At the second meeting of the Society, on 3 April 1849, it was decided to establish a museum, to be located in the Tholsel. The value of a museum lay not only in the protection of objects but also in the opportunity it afforded for comparison. The danger of travelling dealers and local jewellers who would melt down antiquities was realised; the important role of the Royal Irish Academy in saving many objects was appreciated by the members, but the Society hoped to be able to preserve objects of local interest. So numerous were the donations to the museum that the Society was forced to move three times in twenty years to accommodate the collection. In 1900, when the Society was already in Dublin, the museum collection was divided between the Kilkenny Museum, now at Rothe House, for items of local interest and the Royal Irish Academy for artefacts of national significance. This element now forms part of the collection of the National Museum of Ireland.
The Society also assumed a monitoring role, writing to complain in 1899 that excavations at Tara ‘ought not to be undertaken except under the supervision of competent archaeologists, and subject to their advice’. The Society successfully lobbied for the treasure trove legislation to be extended to Ireland. It also campaigned for Ireland to be included in the proposed national monuments legislation. When such legislation was passed in 1882, the Society declared it ‘defected’ since only prehistoric monuments were covered. It condemned the destruction of Dowth for road-building in 1879 (plus ça change!).

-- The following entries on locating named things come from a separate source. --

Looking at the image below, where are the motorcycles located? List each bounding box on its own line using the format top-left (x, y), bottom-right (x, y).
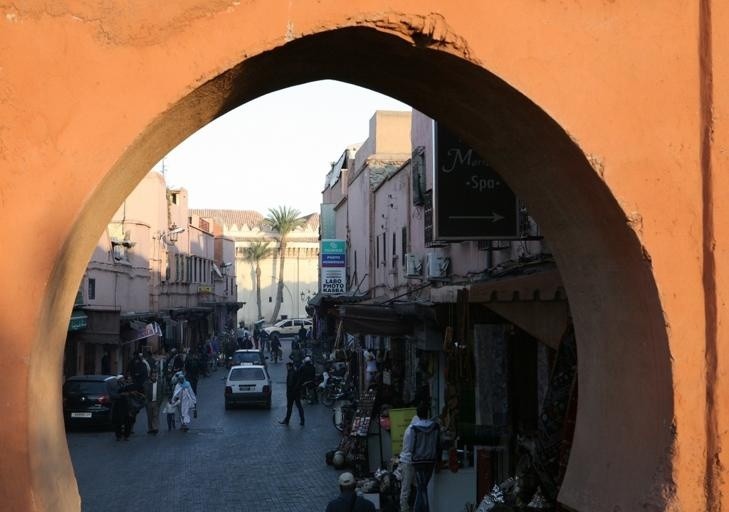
top-left (320, 377), bottom-right (359, 407)
top-left (294, 366), bottom-right (316, 406)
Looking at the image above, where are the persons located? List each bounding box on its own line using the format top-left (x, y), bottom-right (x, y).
top-left (109, 337), bottom-right (200, 441)
top-left (277, 363), bottom-right (306, 425)
top-left (299, 356), bottom-right (319, 404)
top-left (325, 471), bottom-right (377, 511)
top-left (289, 344), bottom-right (301, 362)
top-left (298, 324), bottom-right (307, 339)
top-left (396, 416), bottom-right (421, 512)
top-left (306, 326), bottom-right (313, 338)
top-left (200, 320), bottom-right (283, 375)
top-left (406, 402), bottom-right (439, 512)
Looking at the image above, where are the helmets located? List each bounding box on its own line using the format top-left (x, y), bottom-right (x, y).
top-left (305, 356), bottom-right (312, 364)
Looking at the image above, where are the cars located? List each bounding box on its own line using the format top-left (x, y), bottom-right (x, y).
top-left (227, 348), bottom-right (269, 372)
top-left (61, 372), bottom-right (130, 433)
top-left (260, 316), bottom-right (314, 340)
top-left (223, 361), bottom-right (274, 412)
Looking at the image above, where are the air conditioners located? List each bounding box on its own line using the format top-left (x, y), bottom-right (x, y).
top-left (403, 254), bottom-right (422, 275)
top-left (424, 251), bottom-right (451, 278)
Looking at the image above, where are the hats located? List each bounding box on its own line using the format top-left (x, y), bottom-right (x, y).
top-left (339, 473), bottom-right (354, 486)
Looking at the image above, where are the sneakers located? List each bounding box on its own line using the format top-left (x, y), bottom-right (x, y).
top-left (184, 425), bottom-right (189, 432)
top-left (148, 429), bottom-right (160, 435)
top-left (280, 421), bottom-right (304, 425)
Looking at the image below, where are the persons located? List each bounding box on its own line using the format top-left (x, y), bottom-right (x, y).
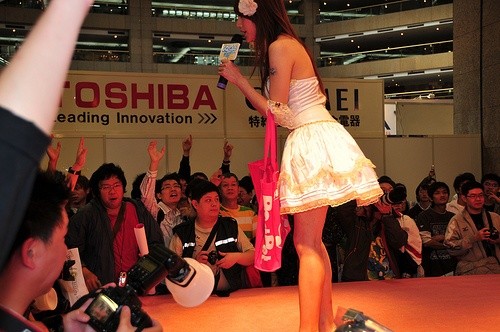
top-left (321, 170), bottom-right (500, 281)
top-left (0, 0), bottom-right (95, 268)
top-left (0, 135), bottom-right (301, 332)
top-left (218, 0), bottom-right (383, 332)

The Society moved to Dublin in the 1890s, and in 1917 purchased 63 Merrion Square. This is now the only remaining complete complex in Dublin of the classic form of Georgian townhouse. The house contains fine internal plasterwork, stucco, mantelpieces and door casings, while to the rear is an eighteenth-century-style garden with an intact mews complex (which has recently been restored by Irish Land Mark Trust) complete with original horseboxes. The Society is undertaking a series of major projects to conserve and secure the external and internal fabric of the house.
The Society’s library, which is available to members and external researchers, is located in 63 Merrion Square. In addition to all major Irish and foreign journals, the library houses the Society’s outstanding collection of archives, photographs and drawings. These include eighteenth-century minute and election books of the Corporation of Weavers, Corporation Books of Callan, Gowran and Thomastown, Co. Kilkenny, and antiquarian drawings by Du Noyer, Miller, Robertson, Graves and others. There is also an extensive photographic collection, as well as the Elrington Ball Dublin collection and the correspondence of Jonathan Swift.
In the ‘Bleak Days of ’47’ it would have been hard for those enthusiastic young men—fired with a zeal to preserve, examine and illustrate the heritage, culture and language disappearing before their eyes—to predict the breadth and scope of their success. Any one of the Society’s achievements—the conservation of Jerpoint, the preservation of the Du Noyer drawings, the establishment of the basis of a national museum, the fostering of local archaeological research and the insistence on ‘best practice’ in relation to the national heritage—would have been a noteworthy contribution to their country. Perhaps the greatest achievement is that, 160 years after that February meeting, the Society is a vibrant, growing, concerned and active organisation with a much-visited website and well-attended and lively lectures, talks, outings and excursions. The Journal is a volume of international record, and the house is being lovingly and painstakingly conserved.

Linda Doran is joint Honorary General Secretary of the Royal Society of Antiquaries of Ireland.